Let \(r\) denote the number of manipulators and \(u_{{{\,\mathrm{diff}\,}}}\) denote the number of different utility values. Parameterized by \(r+u_{{{\,\mathrm{diff}\,}}}\), \({{\ell {\text {-Bloc}{}}{}}}\)-\({{{\mathscr {F}}}}\)-\({{{\,\mathrm{egal}\,}}}\)-Coalitional Manipulation with \({{\mathscr {F}}} \in \{{{\mathscr {F}}} _{{{\mathrm{pess}}}}^{{{\,\mathrm{egal}\,}}}, {{\mathscr {F}}} _{{{\mathrm{opt}}}}^{{{\,\mathrm{egal}\,}}{}}\}\) is fixed-parameter tractable.

Proof

In a nutshell, we divide \({{\ell {\text {-Bloc}{}}{}}}\)-\({{{\mathscr {F}}} _{{{\mathrm{pess}}}}^{{{\,\mathrm{egal}\,}}}}\)-\({{{\,\mathrm{egal}\,}}}\)-CM and \({{\ell {\text {-Bloc}{}}{}}}\)-\({{{\mathscr {F}}} _{{{\mathrm{opt}}}}^{{{\,\mathrm{egal}\,}}}}\)-\({{{\,\mathrm{egal}\,}}}\)-CM into subproblems solvable in \(\mathrm {FPT}\) time with respect to the combined parameter “number of manipulators and number of different utility values.” We show that solving polynomially many subproblems is enough.

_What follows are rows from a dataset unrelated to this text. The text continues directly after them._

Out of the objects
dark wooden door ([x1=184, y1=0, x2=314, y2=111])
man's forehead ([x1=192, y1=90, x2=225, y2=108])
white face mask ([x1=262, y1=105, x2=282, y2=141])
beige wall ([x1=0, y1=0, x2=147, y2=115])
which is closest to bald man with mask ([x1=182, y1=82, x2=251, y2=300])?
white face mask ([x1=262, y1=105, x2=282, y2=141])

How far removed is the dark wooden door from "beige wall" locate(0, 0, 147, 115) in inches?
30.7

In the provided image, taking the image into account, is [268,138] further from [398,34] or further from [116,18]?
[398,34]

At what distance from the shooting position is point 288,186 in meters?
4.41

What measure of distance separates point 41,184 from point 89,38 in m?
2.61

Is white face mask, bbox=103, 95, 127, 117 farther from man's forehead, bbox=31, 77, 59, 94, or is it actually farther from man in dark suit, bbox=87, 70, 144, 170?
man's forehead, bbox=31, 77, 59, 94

The main idea. We split the proof into two parts. In the first part, we define subproblems and show how to find a solution assuming that the subproblems are solvable in \(\mathrm {FPT}\) time with respect to the parameter. In the second part, we show that, indeed, the subproblems are fixed-parameter tractable using their ILP formulations. The inputs for \({{\ell {\text {-Bloc}{}}{}}}\)-\({{{\mathscr {F}}} _{{{\mathrm{pess}}}}^{{{\,\mathrm{egal}\,}}}}\)-\({{{\,\mathrm{egal}\,}}}\)-CM and \({{\ell {\text {-Bloc}{}}{}}}\)-\({{{\mathscr {F}}} _{{{\mathrm{opt}}}}^{{{\,\mathrm{egal}\,}}}}\)-\({{{\,\mathrm{egal}\,}}}\)-CM are the same, so let us consider an arbitrary input with an election \(E=(C, V)\) where \(|V|=n\), \(|C|=m\), a size \(k\) of an excellence-group, and \(r\) manipulators represented by a set \({U}=\{{u}_1, {u}_2, \ldots , {u}_{r}\}\) of their utility functions. Let \(u_{{{\,\mathrm{diff}\,}}}\) be the number of different utility values.

An election resulting from a manipulation and a corresponding \(k\)-egroup emerging from the manipulation can be described by three non-negative integer parameters:

1. 1.

   the lowest final score \(z\) of any member of the \(k\)-egroup;

2. 2.

   the number \(p\) of promoted candidates from the \(k\)-egroup with a score higher than \(z\) which, at the same time, have score at most \(z\) without taking manipulative votes into consideration;

3. 3.

   the number \(b\) of border candidates with score \(z\).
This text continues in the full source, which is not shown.